Dhruv Mehndiratta
I did my undergrad at McGill, in Mathematics and Economics with a minor in Political Science, and stayed in Montreal long enough to get attached to it. The MA in Economics, plus a Graduate Diploma in Computational Data Analytics, came after that at the University of Waterloo, mostly because I wanted the technical side (the programming, the modeling, the parts of empirical work that math and econ degrees don't always teach directly) to catch up with the theory.
That combination, theory from one program and tools from the other, is roughly how I'd describe my background: an economist by training who is comfortable enough in Python, R, and Stata to build the thing rather than just specify it.

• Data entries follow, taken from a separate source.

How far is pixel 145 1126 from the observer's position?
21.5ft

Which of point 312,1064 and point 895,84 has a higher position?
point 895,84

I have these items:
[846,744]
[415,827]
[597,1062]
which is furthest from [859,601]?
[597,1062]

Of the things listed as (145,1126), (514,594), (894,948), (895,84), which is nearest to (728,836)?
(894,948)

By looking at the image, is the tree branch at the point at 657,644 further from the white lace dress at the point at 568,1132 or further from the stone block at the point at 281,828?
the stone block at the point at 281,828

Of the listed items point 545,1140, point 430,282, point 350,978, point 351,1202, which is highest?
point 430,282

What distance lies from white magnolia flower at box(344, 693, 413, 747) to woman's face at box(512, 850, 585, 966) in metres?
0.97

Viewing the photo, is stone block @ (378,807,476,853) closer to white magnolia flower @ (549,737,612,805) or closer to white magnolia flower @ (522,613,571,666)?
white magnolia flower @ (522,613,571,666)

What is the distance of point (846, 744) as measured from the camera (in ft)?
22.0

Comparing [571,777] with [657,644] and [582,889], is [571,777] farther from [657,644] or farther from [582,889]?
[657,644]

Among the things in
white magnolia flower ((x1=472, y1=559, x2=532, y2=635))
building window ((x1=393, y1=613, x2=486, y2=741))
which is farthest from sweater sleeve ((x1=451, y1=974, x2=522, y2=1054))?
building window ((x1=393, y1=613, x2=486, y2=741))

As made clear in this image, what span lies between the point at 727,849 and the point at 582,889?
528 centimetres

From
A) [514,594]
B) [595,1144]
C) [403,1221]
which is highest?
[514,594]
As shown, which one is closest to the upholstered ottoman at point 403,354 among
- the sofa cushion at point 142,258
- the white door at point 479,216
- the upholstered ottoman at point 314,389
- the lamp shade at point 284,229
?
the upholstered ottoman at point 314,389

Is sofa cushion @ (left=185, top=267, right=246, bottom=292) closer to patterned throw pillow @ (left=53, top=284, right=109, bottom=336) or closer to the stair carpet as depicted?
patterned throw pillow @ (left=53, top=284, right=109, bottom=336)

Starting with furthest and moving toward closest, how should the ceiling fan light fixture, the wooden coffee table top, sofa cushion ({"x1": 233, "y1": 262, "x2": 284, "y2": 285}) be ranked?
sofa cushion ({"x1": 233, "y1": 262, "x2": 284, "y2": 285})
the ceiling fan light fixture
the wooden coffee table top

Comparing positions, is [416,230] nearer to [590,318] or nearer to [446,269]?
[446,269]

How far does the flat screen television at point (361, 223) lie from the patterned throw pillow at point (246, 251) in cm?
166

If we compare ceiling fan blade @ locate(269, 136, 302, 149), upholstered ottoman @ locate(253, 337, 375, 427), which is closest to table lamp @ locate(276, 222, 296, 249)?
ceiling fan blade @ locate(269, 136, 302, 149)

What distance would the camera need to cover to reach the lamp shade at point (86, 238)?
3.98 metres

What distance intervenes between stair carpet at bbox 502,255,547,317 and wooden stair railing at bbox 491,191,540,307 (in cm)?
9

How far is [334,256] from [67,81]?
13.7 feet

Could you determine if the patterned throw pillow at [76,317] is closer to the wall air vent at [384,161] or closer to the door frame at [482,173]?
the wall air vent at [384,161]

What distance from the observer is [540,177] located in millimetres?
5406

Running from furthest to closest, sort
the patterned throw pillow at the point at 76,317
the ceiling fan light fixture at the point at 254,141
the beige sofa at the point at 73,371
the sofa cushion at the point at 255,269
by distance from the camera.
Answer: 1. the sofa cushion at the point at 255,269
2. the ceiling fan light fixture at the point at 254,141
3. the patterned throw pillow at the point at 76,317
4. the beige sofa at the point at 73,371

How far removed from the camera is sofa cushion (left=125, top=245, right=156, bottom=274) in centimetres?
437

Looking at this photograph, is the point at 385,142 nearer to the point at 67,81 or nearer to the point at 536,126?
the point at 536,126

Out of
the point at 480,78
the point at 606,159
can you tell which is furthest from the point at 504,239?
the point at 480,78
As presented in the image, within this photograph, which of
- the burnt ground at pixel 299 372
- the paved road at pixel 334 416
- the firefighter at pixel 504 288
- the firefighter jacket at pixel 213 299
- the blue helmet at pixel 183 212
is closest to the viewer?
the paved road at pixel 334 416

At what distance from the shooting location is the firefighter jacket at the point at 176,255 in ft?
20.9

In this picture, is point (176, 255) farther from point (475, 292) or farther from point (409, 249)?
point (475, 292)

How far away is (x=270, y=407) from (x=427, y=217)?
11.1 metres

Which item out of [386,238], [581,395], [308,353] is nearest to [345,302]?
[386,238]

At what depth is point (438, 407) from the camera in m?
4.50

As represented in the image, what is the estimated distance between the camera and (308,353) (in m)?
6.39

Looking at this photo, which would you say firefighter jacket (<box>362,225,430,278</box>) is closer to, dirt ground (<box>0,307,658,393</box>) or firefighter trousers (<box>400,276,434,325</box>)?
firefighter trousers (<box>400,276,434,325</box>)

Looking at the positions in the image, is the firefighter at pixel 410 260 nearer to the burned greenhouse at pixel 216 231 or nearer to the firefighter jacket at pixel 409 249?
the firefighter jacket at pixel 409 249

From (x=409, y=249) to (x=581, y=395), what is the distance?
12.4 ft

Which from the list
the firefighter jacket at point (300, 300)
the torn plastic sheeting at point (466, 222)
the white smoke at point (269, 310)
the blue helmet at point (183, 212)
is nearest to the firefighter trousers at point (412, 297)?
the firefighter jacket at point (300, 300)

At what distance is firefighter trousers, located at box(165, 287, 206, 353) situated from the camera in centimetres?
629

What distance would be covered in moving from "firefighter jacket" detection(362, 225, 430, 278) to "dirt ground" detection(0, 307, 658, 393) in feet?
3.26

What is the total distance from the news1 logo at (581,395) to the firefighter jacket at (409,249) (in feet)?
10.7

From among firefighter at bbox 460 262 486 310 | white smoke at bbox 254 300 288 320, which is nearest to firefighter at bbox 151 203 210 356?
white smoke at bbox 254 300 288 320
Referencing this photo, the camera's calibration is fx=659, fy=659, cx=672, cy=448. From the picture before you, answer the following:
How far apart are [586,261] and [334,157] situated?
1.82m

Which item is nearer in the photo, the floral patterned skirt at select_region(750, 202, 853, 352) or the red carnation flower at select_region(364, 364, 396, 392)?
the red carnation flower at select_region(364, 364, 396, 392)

Most of my work falls into two buckets: causal inference research, and applied financial and data analysis.
On the research side, I've worked on a CIGI project studying how bitcoin prices affect mining energy consumption, using causal graphs to separate the actual price effect from confounding factors across a panel of over 100 countries. Recently worked with my supervisor at Waterloo on AI-era wage premiums, looking at how job postings price AI skills across the UK, Canada, and Australia. A good chunk of that work is less glamorous than it sounds: cleaning and validating a dataset of roughly 8,000 postings, which is where the actual surprises tend to show up.
On the applied side, I spent time as a Financial Analyst and Officer with the Ontario Ministry of Health, where the work was less about modeling and more about finding money: reconciling records and building the spreadsheets that supported recovery of over 7 million dollars in public funds.